» **Problem requirements**: Copy, one per line, every line of the data below that contains the string "xmlns".

» **Exercise materials**:
--- begin ---
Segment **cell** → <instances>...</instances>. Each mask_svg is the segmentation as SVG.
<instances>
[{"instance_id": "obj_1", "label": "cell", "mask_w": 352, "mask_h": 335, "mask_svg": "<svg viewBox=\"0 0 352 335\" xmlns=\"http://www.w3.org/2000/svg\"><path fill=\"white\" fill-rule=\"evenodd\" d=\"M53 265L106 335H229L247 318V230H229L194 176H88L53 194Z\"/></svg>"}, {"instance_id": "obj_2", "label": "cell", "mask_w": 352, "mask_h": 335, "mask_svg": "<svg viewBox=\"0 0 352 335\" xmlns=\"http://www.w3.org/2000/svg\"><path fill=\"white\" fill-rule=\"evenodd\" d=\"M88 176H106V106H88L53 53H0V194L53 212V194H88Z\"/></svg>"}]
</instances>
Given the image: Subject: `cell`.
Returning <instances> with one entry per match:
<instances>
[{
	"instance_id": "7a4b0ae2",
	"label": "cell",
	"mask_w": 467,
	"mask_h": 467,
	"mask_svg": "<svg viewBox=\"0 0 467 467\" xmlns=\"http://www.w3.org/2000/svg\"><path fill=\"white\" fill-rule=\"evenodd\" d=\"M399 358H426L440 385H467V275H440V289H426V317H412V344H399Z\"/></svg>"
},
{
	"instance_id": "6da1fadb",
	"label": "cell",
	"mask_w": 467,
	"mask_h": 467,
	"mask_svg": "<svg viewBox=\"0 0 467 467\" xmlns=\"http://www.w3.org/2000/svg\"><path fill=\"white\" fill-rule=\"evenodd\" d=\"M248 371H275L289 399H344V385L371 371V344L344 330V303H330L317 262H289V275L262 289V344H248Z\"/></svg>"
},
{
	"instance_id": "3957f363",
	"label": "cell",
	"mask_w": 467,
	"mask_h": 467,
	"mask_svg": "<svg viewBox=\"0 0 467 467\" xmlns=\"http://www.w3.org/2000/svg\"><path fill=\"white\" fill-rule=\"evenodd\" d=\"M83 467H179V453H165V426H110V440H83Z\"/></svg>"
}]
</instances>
--- end ---
--- begin ---
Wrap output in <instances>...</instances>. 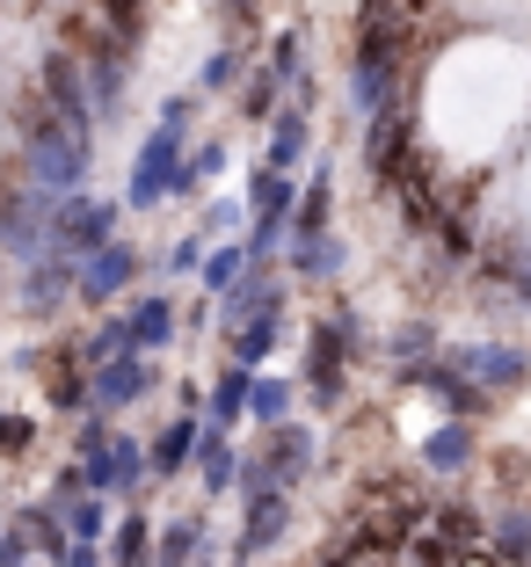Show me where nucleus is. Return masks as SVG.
--- end ---
» **Answer to the problem**:
[{"instance_id": "obj_1", "label": "cell", "mask_w": 352, "mask_h": 335, "mask_svg": "<svg viewBox=\"0 0 352 335\" xmlns=\"http://www.w3.org/2000/svg\"><path fill=\"white\" fill-rule=\"evenodd\" d=\"M53 265L106 335H229L247 318V230H229L194 176H88L53 194Z\"/></svg>"}, {"instance_id": "obj_2", "label": "cell", "mask_w": 352, "mask_h": 335, "mask_svg": "<svg viewBox=\"0 0 352 335\" xmlns=\"http://www.w3.org/2000/svg\"><path fill=\"white\" fill-rule=\"evenodd\" d=\"M88 176H106V106H88L53 53H0V194L53 212V194H88Z\"/></svg>"}]
	"mask_svg": "<svg viewBox=\"0 0 467 467\" xmlns=\"http://www.w3.org/2000/svg\"><path fill=\"white\" fill-rule=\"evenodd\" d=\"M399 358H426L440 385H467V275H440V289H426V317H412V344H399Z\"/></svg>"
	"mask_svg": "<svg viewBox=\"0 0 467 467\" xmlns=\"http://www.w3.org/2000/svg\"><path fill=\"white\" fill-rule=\"evenodd\" d=\"M248 371H275L289 399H344V385L371 371V344L344 330V303H330L317 262H289V275L262 289V344H248Z\"/></svg>"
	"mask_svg": "<svg viewBox=\"0 0 467 467\" xmlns=\"http://www.w3.org/2000/svg\"><path fill=\"white\" fill-rule=\"evenodd\" d=\"M83 467H179V453H165V426H110V440H83Z\"/></svg>"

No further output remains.